§ Text excerpt:
- - - - - - -

It is all those things, in different measures at different times. Let’s start with ‘bloody awful’. It is HARD, really, REALLY HARD! The thing is, I knew it would be but there’s some things you can’t really imagine until you do it. Child birth being, from what I’ve seen on One Born Every Minute, a good example. You see the couple at home on the sofa with the mum-to-be saying “I’m going for a natural birth. I’ve got my Kenny G and my Enya CDs packed in my hospital bag so I’m going to be nice and relaxed and let Mother Nature do the rest”. Next scene is of someone with sweat pouring down their face shouting at the midwife “DRUGS! NOW! ALL OF THEM! SHOVE THEM IN WHEREVER!”. The Great Divide is a teensy bit similar in that at home you do all the “yeah, yeah, I know it’s hilly” then get out here and think “holy cr*p, will these things never end?!!”
Today I hit what the map described as ‘a near vertical wall’. After seeing something pretty steep, steep enough that not only could I not ride up it but I couldn’t push my bike up it either when fully loaded, I thought I’d hit the bit the map was referring to. I had to take off my panniers, leave them at the bottom of the hill, push my bike up, leave that and walk back down to get the panniers… I spent about 45 minutes doing that, thinking I’d got the worst behind me, then turned a corner and it was like the fatal wave in A Perfect Storm. A wall of gravel. So I put Phil Collins, Invisible Touch on (for the 83rd time that day) and the bike went up, down I came, up the panniers went, down I came, up the bike went and so the rotation went on.
During this time I’m ringing my bell like a maniac as bear country is genuinely very scary. It’s not so bad on a wide road or in a meadow but on narrow tracks through the woods I’m constantly aware so either ringing my bell or shouting “hey bear!” which involuntarily comes out in an American accent every single time. Fortunately I’ve not come across any in unwelcome circumstances but did see a Grizzly galloping off back into the woods after having a drink from a creek by the side of the road. But it was a wide, fairly main road so not too scary.

- - - - - - -

§ Data to examine:

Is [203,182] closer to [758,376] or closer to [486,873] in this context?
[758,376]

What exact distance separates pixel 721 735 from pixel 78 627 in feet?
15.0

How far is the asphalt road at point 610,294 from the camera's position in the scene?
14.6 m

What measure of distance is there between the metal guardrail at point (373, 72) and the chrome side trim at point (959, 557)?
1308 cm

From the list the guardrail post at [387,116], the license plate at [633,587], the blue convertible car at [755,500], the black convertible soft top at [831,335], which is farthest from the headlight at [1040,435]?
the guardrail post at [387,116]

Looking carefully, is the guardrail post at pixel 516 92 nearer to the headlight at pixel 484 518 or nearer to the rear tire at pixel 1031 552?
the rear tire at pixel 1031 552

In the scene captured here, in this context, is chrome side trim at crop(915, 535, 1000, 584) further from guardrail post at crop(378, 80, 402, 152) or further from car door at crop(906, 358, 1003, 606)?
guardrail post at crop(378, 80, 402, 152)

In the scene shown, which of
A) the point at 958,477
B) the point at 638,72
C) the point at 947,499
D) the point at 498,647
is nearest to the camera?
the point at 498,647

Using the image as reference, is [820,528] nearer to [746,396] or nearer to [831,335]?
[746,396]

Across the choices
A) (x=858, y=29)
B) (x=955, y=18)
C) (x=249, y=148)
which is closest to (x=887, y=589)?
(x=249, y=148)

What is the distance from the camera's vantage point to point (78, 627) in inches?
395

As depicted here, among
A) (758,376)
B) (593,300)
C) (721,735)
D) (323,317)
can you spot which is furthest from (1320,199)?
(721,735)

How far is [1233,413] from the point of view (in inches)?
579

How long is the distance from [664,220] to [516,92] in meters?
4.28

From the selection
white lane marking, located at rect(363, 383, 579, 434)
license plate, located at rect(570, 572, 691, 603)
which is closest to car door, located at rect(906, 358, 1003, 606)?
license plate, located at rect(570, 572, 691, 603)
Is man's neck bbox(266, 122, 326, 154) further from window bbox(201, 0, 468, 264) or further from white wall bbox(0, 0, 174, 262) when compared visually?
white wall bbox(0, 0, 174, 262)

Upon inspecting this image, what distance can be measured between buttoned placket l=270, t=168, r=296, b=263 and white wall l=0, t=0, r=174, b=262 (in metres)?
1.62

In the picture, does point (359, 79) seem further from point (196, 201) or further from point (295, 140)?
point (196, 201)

- - - - - - -

§ Activities:
1. In the cycling text, what music did the writer put on before hauling the bike and panniers up the wall of gravel?
2. Copy the part of the cycling text from "During this time" up to and including "not too scary.".

§ Solved tasks:
1. Phil Collins, Invisible Touch.

2.
During this time I’m ringing my bell like a maniac as bear country is genuinely very scary. It’s not so bad on a wide road or in a meadow but on narrow tracks through the woods I’m constantly aware so either ringing my bell or shouting “hey bear!” which involuntarily comes out in an American accent every single time. Fortunately I’ve not come across any in unwelcome circumstances but did see a Grizzly galloping off back into the woods after having a drink from a creek by the side of the road. But it was a wide, fairly main road so not too scary.